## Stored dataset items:
◇ ◇ ◇ ◇

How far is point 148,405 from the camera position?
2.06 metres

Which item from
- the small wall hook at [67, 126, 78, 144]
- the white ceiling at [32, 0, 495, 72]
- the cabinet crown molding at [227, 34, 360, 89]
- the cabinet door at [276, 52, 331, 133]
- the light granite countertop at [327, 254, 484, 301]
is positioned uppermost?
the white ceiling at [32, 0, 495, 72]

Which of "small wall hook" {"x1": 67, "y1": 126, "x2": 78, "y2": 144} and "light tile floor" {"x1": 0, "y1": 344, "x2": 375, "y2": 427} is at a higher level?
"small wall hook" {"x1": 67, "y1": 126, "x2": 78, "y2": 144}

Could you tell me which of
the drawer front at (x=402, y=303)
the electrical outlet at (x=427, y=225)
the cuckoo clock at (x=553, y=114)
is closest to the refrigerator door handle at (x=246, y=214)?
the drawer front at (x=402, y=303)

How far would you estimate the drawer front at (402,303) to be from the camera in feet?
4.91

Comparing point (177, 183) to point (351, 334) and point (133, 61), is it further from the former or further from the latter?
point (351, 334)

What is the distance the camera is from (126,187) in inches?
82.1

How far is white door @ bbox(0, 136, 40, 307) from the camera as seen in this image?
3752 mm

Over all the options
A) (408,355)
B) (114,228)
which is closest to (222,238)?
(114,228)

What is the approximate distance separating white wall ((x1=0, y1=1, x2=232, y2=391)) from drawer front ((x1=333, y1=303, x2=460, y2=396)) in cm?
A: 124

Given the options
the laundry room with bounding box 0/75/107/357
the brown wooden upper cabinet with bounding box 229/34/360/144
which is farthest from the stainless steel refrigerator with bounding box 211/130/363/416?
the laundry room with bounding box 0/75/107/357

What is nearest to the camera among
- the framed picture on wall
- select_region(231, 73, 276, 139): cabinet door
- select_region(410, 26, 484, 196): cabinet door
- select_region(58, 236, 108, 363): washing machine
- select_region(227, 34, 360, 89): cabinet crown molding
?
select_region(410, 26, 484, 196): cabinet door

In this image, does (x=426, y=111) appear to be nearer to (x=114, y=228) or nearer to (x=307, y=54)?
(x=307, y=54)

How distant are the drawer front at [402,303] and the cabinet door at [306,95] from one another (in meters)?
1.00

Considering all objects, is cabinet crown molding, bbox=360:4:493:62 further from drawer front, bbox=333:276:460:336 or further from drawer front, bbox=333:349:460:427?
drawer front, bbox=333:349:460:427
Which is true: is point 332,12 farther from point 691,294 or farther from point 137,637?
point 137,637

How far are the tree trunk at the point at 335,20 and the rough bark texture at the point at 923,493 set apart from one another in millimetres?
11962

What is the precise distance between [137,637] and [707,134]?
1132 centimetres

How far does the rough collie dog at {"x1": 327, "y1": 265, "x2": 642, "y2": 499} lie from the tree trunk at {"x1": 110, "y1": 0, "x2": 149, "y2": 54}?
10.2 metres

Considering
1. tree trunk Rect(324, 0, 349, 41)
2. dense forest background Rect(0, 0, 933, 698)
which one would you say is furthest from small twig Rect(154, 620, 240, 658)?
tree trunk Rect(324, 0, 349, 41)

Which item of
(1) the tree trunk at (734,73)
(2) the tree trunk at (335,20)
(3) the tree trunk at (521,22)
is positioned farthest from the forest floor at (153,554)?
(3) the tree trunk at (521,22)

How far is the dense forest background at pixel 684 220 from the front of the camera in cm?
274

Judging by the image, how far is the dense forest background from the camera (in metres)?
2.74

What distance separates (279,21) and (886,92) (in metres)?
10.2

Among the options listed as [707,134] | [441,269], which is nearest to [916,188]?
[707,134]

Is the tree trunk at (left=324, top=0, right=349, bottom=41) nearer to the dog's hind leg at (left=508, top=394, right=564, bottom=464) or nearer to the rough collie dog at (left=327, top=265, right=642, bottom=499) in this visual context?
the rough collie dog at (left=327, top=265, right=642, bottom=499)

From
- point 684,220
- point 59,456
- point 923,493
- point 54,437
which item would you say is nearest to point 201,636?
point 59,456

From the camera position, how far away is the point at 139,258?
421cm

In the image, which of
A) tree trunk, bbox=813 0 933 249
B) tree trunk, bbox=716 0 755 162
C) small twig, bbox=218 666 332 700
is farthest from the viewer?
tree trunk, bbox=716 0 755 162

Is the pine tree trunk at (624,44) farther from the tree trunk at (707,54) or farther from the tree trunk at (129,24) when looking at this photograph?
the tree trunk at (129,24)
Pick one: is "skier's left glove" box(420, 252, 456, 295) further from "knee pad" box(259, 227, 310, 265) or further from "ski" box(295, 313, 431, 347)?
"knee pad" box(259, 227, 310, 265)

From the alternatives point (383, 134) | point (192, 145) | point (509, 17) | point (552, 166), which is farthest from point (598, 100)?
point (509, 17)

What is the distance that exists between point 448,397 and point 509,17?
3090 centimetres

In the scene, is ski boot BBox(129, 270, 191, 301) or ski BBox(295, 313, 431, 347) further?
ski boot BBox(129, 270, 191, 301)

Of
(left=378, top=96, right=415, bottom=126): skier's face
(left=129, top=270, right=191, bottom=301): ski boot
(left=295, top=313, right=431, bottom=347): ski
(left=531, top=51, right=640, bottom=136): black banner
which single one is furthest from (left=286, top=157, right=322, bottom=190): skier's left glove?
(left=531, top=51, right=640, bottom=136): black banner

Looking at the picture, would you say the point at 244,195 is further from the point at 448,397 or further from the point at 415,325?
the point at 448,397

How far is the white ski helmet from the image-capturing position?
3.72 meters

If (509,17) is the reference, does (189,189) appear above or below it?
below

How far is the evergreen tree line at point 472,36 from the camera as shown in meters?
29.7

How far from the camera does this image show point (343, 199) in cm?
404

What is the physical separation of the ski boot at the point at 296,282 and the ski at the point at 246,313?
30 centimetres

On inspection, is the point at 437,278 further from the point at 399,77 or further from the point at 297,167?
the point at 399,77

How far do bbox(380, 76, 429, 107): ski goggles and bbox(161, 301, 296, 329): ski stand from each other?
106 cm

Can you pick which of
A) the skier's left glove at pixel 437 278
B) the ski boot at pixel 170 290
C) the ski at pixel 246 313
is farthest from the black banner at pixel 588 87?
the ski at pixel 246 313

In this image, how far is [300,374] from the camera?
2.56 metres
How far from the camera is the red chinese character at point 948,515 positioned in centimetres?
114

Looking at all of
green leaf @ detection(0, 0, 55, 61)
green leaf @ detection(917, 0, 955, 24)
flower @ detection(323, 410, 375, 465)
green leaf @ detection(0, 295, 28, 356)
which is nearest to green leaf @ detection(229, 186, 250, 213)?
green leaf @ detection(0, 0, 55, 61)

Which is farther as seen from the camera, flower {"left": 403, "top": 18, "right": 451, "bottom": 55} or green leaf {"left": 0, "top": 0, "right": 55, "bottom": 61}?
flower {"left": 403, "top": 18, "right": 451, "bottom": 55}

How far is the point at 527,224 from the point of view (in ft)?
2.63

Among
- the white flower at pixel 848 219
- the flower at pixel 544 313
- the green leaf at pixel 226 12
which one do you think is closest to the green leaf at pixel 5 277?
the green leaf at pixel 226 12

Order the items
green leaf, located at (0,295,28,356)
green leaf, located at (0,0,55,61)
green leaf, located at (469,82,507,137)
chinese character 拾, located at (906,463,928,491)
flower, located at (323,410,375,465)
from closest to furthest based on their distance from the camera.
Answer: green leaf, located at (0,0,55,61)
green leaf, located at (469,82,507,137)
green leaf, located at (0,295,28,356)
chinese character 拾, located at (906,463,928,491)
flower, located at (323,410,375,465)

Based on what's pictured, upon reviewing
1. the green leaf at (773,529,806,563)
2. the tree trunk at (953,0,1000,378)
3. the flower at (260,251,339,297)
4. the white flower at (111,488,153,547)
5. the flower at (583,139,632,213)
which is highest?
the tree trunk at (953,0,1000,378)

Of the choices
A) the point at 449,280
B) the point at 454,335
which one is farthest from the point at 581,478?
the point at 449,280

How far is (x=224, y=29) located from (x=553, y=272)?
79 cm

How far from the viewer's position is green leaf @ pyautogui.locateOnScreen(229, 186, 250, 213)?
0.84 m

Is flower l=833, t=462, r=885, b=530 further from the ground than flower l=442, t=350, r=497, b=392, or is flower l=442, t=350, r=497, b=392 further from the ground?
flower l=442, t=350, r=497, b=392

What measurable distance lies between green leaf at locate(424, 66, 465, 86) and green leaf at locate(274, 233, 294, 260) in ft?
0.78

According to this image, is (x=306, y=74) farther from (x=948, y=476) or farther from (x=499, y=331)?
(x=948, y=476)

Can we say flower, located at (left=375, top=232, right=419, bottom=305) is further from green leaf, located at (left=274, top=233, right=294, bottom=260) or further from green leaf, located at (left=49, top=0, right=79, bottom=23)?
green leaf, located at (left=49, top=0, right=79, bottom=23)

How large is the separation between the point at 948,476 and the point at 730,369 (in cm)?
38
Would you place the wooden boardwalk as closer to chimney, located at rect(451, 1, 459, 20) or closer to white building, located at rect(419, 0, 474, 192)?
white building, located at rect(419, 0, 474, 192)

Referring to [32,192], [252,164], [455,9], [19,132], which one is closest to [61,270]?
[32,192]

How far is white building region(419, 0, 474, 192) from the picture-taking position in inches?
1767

◇ ◇ ◇ ◇

Reproduce the material verbatim, starting at the line that contains "Referring to [32,192], [252,164], [455,9], [19,132], which" and ending at the final line of the material.

## TASK RESULT:
Referring to [32,192], [252,164], [455,9], [19,132], which one is closest to [61,270]?
[32,192]

How far is white building region(419, 0, 474, 192) from the picture-taking position in inches?
1767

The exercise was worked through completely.